Which rows contain the word "exists", matching case exactly? Extract each of those rows in full.

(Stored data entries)
------------------------
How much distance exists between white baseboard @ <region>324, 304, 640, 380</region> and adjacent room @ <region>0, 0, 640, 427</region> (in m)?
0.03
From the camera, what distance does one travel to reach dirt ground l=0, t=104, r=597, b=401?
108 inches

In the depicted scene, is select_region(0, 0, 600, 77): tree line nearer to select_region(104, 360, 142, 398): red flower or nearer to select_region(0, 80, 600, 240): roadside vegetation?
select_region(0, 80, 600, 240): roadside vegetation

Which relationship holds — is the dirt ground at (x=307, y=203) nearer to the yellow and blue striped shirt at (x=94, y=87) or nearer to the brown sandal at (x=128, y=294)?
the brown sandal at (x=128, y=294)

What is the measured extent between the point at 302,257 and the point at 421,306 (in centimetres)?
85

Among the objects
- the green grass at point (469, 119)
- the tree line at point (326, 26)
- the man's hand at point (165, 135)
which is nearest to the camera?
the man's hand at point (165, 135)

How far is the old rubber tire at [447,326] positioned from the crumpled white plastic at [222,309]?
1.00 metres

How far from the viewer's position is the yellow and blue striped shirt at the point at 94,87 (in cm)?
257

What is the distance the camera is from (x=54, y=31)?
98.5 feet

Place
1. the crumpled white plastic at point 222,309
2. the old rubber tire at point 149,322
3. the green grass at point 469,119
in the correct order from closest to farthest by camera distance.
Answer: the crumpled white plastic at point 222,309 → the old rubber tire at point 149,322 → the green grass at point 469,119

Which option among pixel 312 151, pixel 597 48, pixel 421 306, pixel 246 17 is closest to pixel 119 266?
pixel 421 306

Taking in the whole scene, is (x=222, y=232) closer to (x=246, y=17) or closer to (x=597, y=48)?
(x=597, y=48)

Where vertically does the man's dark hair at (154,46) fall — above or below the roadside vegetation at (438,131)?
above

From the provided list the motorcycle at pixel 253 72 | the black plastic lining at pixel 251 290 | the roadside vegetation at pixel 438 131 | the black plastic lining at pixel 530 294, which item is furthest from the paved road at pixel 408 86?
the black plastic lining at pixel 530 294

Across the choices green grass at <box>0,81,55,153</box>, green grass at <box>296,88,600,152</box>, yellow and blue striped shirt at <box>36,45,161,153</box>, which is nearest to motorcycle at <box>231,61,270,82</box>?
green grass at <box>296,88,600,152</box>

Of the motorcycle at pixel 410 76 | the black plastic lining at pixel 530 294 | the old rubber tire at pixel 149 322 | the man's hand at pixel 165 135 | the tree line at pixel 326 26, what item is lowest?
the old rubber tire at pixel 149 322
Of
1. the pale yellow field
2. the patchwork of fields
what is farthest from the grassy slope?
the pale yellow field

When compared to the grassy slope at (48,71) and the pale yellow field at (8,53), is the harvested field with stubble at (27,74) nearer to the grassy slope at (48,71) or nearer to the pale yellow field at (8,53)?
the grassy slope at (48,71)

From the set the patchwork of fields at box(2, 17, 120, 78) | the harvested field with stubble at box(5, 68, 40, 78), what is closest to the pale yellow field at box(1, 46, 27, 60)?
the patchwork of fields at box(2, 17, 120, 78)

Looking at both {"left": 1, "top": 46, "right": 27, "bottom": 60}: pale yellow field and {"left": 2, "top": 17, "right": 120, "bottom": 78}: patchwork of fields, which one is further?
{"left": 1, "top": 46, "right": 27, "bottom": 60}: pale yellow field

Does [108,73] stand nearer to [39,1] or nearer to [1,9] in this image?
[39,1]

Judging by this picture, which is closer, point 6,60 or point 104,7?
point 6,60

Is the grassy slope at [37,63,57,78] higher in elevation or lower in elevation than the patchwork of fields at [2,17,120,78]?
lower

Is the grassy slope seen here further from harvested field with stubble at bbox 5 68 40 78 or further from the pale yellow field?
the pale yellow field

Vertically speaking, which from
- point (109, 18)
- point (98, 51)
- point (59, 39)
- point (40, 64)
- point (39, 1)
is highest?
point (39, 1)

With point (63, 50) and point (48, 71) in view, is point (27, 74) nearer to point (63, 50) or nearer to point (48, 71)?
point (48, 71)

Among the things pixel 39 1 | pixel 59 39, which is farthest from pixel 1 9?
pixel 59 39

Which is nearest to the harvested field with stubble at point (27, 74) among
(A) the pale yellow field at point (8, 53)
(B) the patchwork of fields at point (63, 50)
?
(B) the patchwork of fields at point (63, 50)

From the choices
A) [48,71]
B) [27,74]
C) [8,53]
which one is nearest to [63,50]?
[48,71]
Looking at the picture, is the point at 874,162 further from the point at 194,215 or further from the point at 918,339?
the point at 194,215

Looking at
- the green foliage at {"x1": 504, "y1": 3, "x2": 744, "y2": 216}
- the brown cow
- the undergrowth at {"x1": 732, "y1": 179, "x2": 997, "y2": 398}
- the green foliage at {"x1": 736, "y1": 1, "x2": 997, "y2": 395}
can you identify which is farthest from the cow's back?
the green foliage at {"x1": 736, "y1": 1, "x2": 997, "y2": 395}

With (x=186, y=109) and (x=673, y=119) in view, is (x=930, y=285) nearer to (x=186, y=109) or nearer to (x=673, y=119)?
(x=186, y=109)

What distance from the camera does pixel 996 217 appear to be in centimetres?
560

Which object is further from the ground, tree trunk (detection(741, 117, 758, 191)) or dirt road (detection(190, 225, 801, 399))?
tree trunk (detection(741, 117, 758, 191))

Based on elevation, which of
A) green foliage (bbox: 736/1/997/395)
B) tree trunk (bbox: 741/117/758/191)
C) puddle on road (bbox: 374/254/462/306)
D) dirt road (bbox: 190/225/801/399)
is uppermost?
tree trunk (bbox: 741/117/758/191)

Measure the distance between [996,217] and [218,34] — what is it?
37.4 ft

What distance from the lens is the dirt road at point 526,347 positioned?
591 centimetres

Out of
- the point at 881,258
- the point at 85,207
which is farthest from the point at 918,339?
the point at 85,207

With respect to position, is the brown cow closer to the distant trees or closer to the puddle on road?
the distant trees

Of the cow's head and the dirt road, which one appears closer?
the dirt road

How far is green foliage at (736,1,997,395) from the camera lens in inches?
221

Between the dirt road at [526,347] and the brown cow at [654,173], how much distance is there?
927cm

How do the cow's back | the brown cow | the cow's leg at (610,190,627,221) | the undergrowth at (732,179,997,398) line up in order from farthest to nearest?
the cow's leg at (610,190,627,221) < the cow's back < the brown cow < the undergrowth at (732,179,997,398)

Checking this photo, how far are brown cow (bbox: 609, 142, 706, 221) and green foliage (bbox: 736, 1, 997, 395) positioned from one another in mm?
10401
------------------------
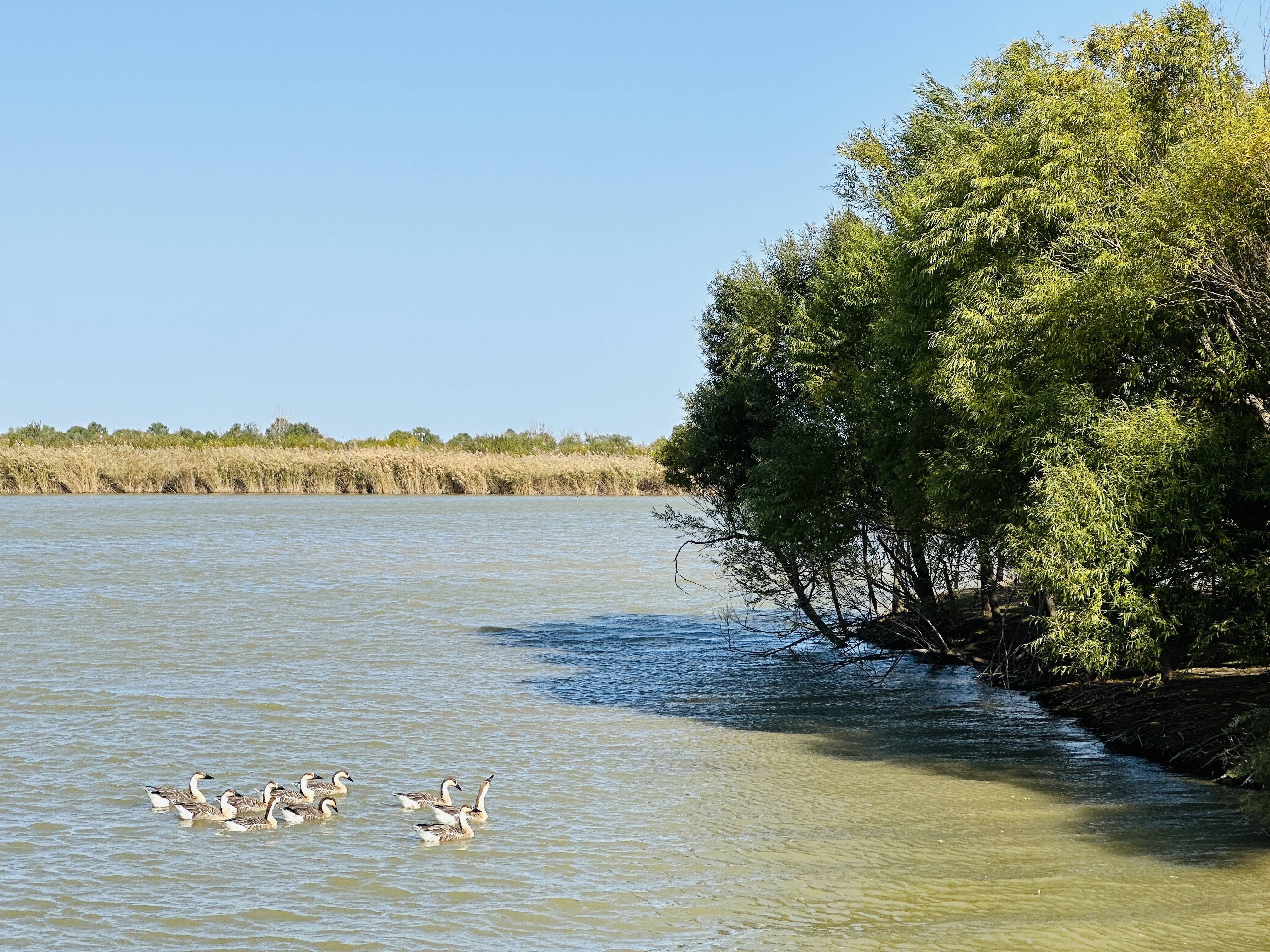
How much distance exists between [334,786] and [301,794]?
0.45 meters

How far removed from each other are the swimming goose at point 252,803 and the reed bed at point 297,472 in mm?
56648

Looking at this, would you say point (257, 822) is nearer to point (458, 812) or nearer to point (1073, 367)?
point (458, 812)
------------------------
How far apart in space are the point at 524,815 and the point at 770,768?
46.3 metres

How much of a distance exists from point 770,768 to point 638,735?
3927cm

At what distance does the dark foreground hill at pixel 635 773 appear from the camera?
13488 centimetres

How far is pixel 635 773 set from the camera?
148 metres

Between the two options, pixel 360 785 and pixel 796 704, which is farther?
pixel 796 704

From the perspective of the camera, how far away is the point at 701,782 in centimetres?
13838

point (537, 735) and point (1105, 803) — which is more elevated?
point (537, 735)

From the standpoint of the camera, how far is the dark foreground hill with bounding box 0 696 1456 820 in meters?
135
------------------------
Solution to this exercise:
How much distance exists between white baseboard @ <region>324, 304, 640, 380</region> and adjacent room @ <region>0, 0, 640, 427</region> (in m)?
How much distance exists between [334,786] and [301,794]?
How much of a distance exists from point 770,768 to point 638,735?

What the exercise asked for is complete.